"I can't tell you much about his looks," replied the garage man. "He wore great big green goggles that covered up half of his face. Looked just like a frog."
We looked at each other in dismay. The Frog had run off with Margery! We ran in haste to tell the news to Nyoda.
"It's queer," she said. "He must be one of her relations after all, though I surely thought he had begun to follow us from Toledo. But it might have been only a coincidence that he was behind us then, for after all he never said anything to us."
"But why did he take our car first, if it was Margery he was after all the while?" I asked.
"So we couldn't follow him," said Sahwah, with startling clear-sightedness.
Nyoda, who doesn't believe in premonitions, had one then. "I don't believe he's a relative of hers at all," she said, flatly. "I have a feeling in my bones that he isn't. I also have a feeling that something has happened to Margery which it is our business to investigate."
In less time than it takes to tell about it we had inquired the direction taken by the driver of the red roadster and had started in pursuit. The fog was closing in on us thicker than ever and the Glow-worm's eyes shone dimly through the white curtain.
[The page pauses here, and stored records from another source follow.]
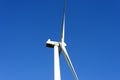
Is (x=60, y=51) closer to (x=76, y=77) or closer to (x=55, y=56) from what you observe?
(x=55, y=56)

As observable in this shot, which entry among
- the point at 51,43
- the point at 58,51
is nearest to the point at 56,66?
the point at 58,51

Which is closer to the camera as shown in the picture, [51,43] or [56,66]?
[56,66]

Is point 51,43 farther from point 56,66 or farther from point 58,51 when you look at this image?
point 56,66

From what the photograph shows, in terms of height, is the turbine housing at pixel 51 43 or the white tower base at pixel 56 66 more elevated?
the turbine housing at pixel 51 43

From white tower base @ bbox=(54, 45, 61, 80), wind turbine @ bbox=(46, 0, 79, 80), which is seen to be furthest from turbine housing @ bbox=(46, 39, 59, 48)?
white tower base @ bbox=(54, 45, 61, 80)

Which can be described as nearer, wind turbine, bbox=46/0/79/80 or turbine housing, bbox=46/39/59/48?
wind turbine, bbox=46/0/79/80

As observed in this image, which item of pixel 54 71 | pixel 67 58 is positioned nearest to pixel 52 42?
pixel 67 58

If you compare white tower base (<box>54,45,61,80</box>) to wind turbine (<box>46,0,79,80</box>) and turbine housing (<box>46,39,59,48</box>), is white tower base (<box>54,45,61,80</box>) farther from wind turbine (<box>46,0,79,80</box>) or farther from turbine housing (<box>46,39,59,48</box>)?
turbine housing (<box>46,39,59,48</box>)

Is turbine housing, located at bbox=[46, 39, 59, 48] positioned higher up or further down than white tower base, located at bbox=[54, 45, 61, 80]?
higher up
We could not go ahead at full speed because we had to proceed slowly and carefully. The fact that the road was exceptionally good along here was the only thing that kept us from accident, I suppose. If we had struck some of the holes that we did a distance back—
We were divided between joy over the fact that the Frog couldn't go any faster than we were going in that fog and so couldn't use his powerful car to his advantage, and the fear that he would slip off into some side road without our noticing it and so escape us. The fog naturally muffled all sounds, but we recognized at last the steady throbbing of a motor ahead of us on the road and knew that we were on the trail of the fugitives. We didn't know whether the Frog knew we were after him or not, but it seemed to us that the throbs began to grow fainter after a time as if the car were getting farther away. Finally, they stopped altogether and we began to realize that after all we had not much chance to catch up with that powerful car.
"They're leaving us behind," said Sahwah, in a disappointed tone
The next instant we crashed full into a car that was standing still in the road and which loomed out of the fog with the suddenness of an apparition. Nyoda had jammed on the emergency brake a half minute before we struck or there would have been a worse smash. As it was the Glow-worm was shaken from end to end and I can imagine what the stalled car felt like.